Another important image that Bierce paints so beautifully, is how the boy sees all of this violence as a game of sorts: a spectacle.

This becomes evident when the young boy interacts with the men for the first time. Bierce describes this vividly in the scene: “All their faces were singularly white and many were streaked and gouted with red. Something in this—something too, perhaps, in their grotesque attitudes and movements—reminded him of the painted clown whom he had seen last summer in the circus, and he laughed as he watched them” (7). The entire situation is nothing but a display of violence. The boy is not only completely unafraid of these men, but instead, entertained by them, simply because they vaguely resemble a clown that his gaze once fell upon. He almost immediately commandeers his place as their leader, dancing back and forth, desperate to gain some sort of control -- some sort of approval from his family -- maybe for his own sake. He has built the idea of war up in a way that is almost indestructible; nothing could ever possibly be this grotesque. It’s almost as if his brain shuns the idea of the reality and laughs at the men: desperately trying to associate them with a joyous memory instead of the horror before him. If he didn’t, his brain could shut down, causing the boy to snap in two abstract pieces. It seems to be a textbook form of self-preservation.

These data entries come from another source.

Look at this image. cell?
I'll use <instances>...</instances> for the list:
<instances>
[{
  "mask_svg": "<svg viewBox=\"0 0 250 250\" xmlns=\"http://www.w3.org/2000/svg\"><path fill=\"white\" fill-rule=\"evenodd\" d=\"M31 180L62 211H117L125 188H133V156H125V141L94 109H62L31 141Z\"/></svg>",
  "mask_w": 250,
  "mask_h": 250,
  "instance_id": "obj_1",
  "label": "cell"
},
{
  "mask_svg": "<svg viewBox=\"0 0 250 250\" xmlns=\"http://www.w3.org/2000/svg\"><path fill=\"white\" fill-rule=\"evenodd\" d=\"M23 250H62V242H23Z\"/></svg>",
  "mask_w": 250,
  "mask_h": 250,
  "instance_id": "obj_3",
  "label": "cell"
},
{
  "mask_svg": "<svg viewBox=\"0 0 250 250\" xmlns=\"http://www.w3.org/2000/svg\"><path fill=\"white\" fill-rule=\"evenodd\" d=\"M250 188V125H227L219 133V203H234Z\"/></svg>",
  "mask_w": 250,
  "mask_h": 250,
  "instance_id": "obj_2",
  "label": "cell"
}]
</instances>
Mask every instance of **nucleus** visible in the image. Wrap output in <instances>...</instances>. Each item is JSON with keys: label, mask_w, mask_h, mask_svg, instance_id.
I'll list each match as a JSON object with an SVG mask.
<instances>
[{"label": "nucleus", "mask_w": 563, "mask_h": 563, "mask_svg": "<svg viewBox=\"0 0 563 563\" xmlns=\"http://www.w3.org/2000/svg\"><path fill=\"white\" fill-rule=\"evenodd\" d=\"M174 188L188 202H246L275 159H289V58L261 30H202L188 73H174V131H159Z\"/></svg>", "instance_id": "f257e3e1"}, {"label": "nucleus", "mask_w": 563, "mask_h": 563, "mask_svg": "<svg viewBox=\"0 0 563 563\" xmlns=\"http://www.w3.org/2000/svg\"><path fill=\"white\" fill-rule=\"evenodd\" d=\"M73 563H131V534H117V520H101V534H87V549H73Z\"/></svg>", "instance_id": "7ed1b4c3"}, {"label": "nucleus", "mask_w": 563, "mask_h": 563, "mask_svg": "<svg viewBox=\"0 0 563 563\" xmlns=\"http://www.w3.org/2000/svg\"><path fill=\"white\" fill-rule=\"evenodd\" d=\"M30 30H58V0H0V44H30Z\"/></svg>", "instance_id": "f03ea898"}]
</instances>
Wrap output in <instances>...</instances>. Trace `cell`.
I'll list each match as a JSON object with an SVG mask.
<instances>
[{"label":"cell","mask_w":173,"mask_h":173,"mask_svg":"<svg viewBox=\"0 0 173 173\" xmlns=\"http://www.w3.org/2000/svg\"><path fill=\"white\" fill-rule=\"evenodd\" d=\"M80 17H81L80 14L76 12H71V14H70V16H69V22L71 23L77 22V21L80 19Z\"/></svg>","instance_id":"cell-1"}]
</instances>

The most important element to this entire story, however, is arguably the symbols of turning a deaf ear to the horrors of war and violence. Throughout this entire tale, the reader sees this child fearlessly take on anything that is thrown his way; he constantly surprises us with his careless reactions. He is completely unfazed by the horrors of war until he is affected directly by the death of his mother. Bierce seems to paint this very scene with blood: “He uttered a series of inarticulate and indescribable cries—something between the chattering of an ape and the gobbling of a turkey—a startling, soulless, unholy sound, the language of a devil. The child was a deaf mute. Then he stood motionless, with quivering lips, looking down upon the wreck” (15).

One could almost find themselves to be surprised by his reaction, based on his other responses. Bierce uses this heartbreaking scene to demonstrate the devastating reality of war. The truth is, the child’s viewpoint is shocking in the story, but all too common in the on-going actuality. The only way to really capture anyone’s attention on the horror of war, is for them to experience something that affects them directly. If pain is every which way that one could look, how could anyone ever feel it wholly and all at once? The tendency to tune it out and pretend that it doesn’t exist at all is all too easy. Maybe, just maybe, Ambrose Bierce isn’t just trying to tell his readers a sad story to experience the feeling of empathy; but instead, is almost begging them to see themselves in the young boy’s ignorance, joy, and pain.


Works Cited

Bierce, Ambrose. Chickamauga​ ​. Strelbytskyy Multimedia Publishing, 2019.


Patterson, Salina. "Blind with Superstition, Cursed with Illusions: Masculinity and War in

Bierce’s “Chickamauga”." The Oswald Review: An International Journal of Undergraduate Research and Criticism in the Discipline of English​ 18.1 (2016): 5.